あまり子供と接する機会のないエモリーはそんなことはつゆ知らず、何と会話を続けるべきか悩む。
そこへソロウがやって来て、腰を下ろしながらグランツの顔を覗き込んだ。
「リューク、閣下の調子はどうだろうな? 随分と顔色が悪いが」
「起きるよ。ご飯食べないと」
これを聞き付けた他の兵士らも集まってきて素早くリュークたちを取り囲む。しかしリュークはお構い無しで、「ねえ、エモリーは冒険者なんだ」と明後日の方向へ舵を切った。ソロウは大人らしく落ち着いて頷く。

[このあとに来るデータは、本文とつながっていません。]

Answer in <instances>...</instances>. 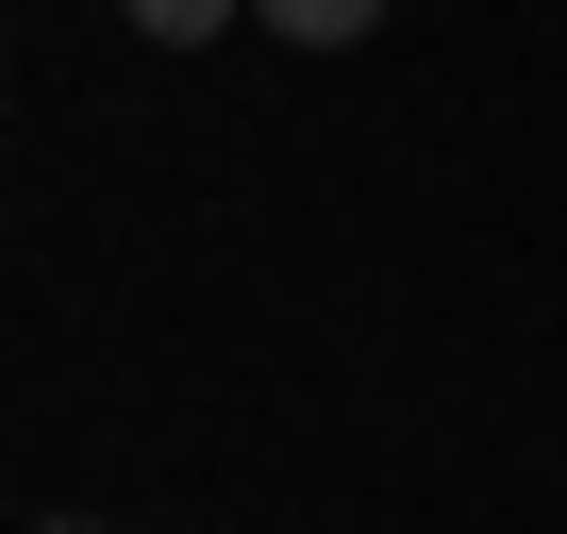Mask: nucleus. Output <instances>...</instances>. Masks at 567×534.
Masks as SVG:
<instances>
[{
    "instance_id": "obj_1",
    "label": "nucleus",
    "mask_w": 567,
    "mask_h": 534,
    "mask_svg": "<svg viewBox=\"0 0 567 534\" xmlns=\"http://www.w3.org/2000/svg\"><path fill=\"white\" fill-rule=\"evenodd\" d=\"M250 18H267L284 51H351V34H384V0H250Z\"/></svg>"
},
{
    "instance_id": "obj_2",
    "label": "nucleus",
    "mask_w": 567,
    "mask_h": 534,
    "mask_svg": "<svg viewBox=\"0 0 567 534\" xmlns=\"http://www.w3.org/2000/svg\"><path fill=\"white\" fill-rule=\"evenodd\" d=\"M117 18H134V34H151V51H200V34H217V18H250V0H117Z\"/></svg>"
},
{
    "instance_id": "obj_3",
    "label": "nucleus",
    "mask_w": 567,
    "mask_h": 534,
    "mask_svg": "<svg viewBox=\"0 0 567 534\" xmlns=\"http://www.w3.org/2000/svg\"><path fill=\"white\" fill-rule=\"evenodd\" d=\"M68 534H101V517H68Z\"/></svg>"
}]
</instances>
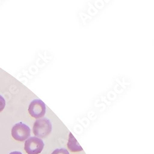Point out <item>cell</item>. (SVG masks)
I'll list each match as a JSON object with an SVG mask.
<instances>
[{
  "instance_id": "obj_1",
  "label": "cell",
  "mask_w": 154,
  "mask_h": 154,
  "mask_svg": "<svg viewBox=\"0 0 154 154\" xmlns=\"http://www.w3.org/2000/svg\"><path fill=\"white\" fill-rule=\"evenodd\" d=\"M52 131V124L46 118L39 119L35 121L33 126V132L38 138L47 137Z\"/></svg>"
},
{
  "instance_id": "obj_2",
  "label": "cell",
  "mask_w": 154,
  "mask_h": 154,
  "mask_svg": "<svg viewBox=\"0 0 154 154\" xmlns=\"http://www.w3.org/2000/svg\"><path fill=\"white\" fill-rule=\"evenodd\" d=\"M11 134L15 140L23 142L30 136V129L27 125L19 122L12 127Z\"/></svg>"
},
{
  "instance_id": "obj_3",
  "label": "cell",
  "mask_w": 154,
  "mask_h": 154,
  "mask_svg": "<svg viewBox=\"0 0 154 154\" xmlns=\"http://www.w3.org/2000/svg\"><path fill=\"white\" fill-rule=\"evenodd\" d=\"M43 148V141L37 137H30L25 143L24 149L27 154H39Z\"/></svg>"
},
{
  "instance_id": "obj_4",
  "label": "cell",
  "mask_w": 154,
  "mask_h": 154,
  "mask_svg": "<svg viewBox=\"0 0 154 154\" xmlns=\"http://www.w3.org/2000/svg\"><path fill=\"white\" fill-rule=\"evenodd\" d=\"M46 104L41 99L33 100L29 106V112L31 116L35 119H41L46 114Z\"/></svg>"
},
{
  "instance_id": "obj_5",
  "label": "cell",
  "mask_w": 154,
  "mask_h": 154,
  "mask_svg": "<svg viewBox=\"0 0 154 154\" xmlns=\"http://www.w3.org/2000/svg\"><path fill=\"white\" fill-rule=\"evenodd\" d=\"M67 147L72 152H77L83 150V148L80 146V145L78 143V141L76 140L75 137L71 133H70L69 134V139L67 143Z\"/></svg>"
},
{
  "instance_id": "obj_6",
  "label": "cell",
  "mask_w": 154,
  "mask_h": 154,
  "mask_svg": "<svg viewBox=\"0 0 154 154\" xmlns=\"http://www.w3.org/2000/svg\"><path fill=\"white\" fill-rule=\"evenodd\" d=\"M51 154H70L69 151L65 149H57L53 152Z\"/></svg>"
},
{
  "instance_id": "obj_7",
  "label": "cell",
  "mask_w": 154,
  "mask_h": 154,
  "mask_svg": "<svg viewBox=\"0 0 154 154\" xmlns=\"http://www.w3.org/2000/svg\"><path fill=\"white\" fill-rule=\"evenodd\" d=\"M6 106V101L4 97L0 95V112L3 111Z\"/></svg>"
},
{
  "instance_id": "obj_8",
  "label": "cell",
  "mask_w": 154,
  "mask_h": 154,
  "mask_svg": "<svg viewBox=\"0 0 154 154\" xmlns=\"http://www.w3.org/2000/svg\"><path fill=\"white\" fill-rule=\"evenodd\" d=\"M9 154H22L20 152H18V151H14V152H11Z\"/></svg>"
}]
</instances>
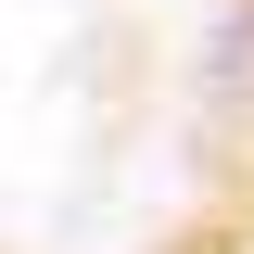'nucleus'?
<instances>
[{
	"instance_id": "f257e3e1",
	"label": "nucleus",
	"mask_w": 254,
	"mask_h": 254,
	"mask_svg": "<svg viewBox=\"0 0 254 254\" xmlns=\"http://www.w3.org/2000/svg\"><path fill=\"white\" fill-rule=\"evenodd\" d=\"M0 254H254V0H0Z\"/></svg>"
}]
</instances>
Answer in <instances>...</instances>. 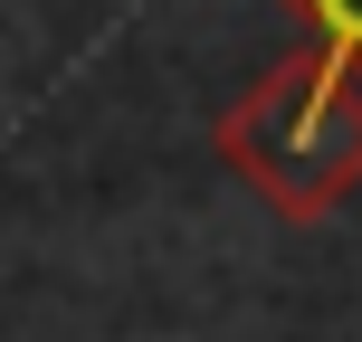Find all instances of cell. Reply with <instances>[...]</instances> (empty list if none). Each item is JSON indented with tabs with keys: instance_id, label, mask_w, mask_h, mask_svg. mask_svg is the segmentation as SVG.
Wrapping results in <instances>:
<instances>
[{
	"instance_id": "obj_1",
	"label": "cell",
	"mask_w": 362,
	"mask_h": 342,
	"mask_svg": "<svg viewBox=\"0 0 362 342\" xmlns=\"http://www.w3.org/2000/svg\"><path fill=\"white\" fill-rule=\"evenodd\" d=\"M219 152L276 219H325L362 181V86L325 57H286L219 114Z\"/></svg>"
},
{
	"instance_id": "obj_2",
	"label": "cell",
	"mask_w": 362,
	"mask_h": 342,
	"mask_svg": "<svg viewBox=\"0 0 362 342\" xmlns=\"http://www.w3.org/2000/svg\"><path fill=\"white\" fill-rule=\"evenodd\" d=\"M296 19H305L315 29V57H325V67H362V0H286Z\"/></svg>"
}]
</instances>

「そうだな、エモリーはヴンダーたちと冒険者パーティーを組んでるんだ。エモリーたちはS級冒険者だから、俺とミハルとギムナック、あとフルルよりずっと強い」
「ゴブリンを殺すの?」
「必要があればな。だけど彼らはゴブリンより強い魔物ばかり倒してるぞ。それで、閣下が飯を食いに起きるって?」
「プーパもいろいろ大変なんだ」
「プーパ……?」
この少年は悪魔の人形の苦労を偲んでいるのだろうか? ソロウはどこか可笑しく思いながら、「そうか、大変なのか」と相槌を入れた。
「悪魔の下僕も楽じゃないよな」
「分かるの?」
「そりゃあお前、上司が嫌な奴だったら部下は大変だろう」
「ちょっとソロウ、そんなことリュークには分からないわよ」と、ミハルが割り込んだ。そして強引に舵を取り返すのだった。
「リューク、閣下はすぐに起きるかしら?」
「起きたよ」
「そう。じゃあ、もう少しそっとして──……えっ」
周りに居た兵士らとソロウ、フルルとエモリーまでが「えっ」と叫んで寝袋に目を落とし、仰天した。
石膏像の瞼が薄っすらと開いて、生気のない目が遠い天井を見上げている。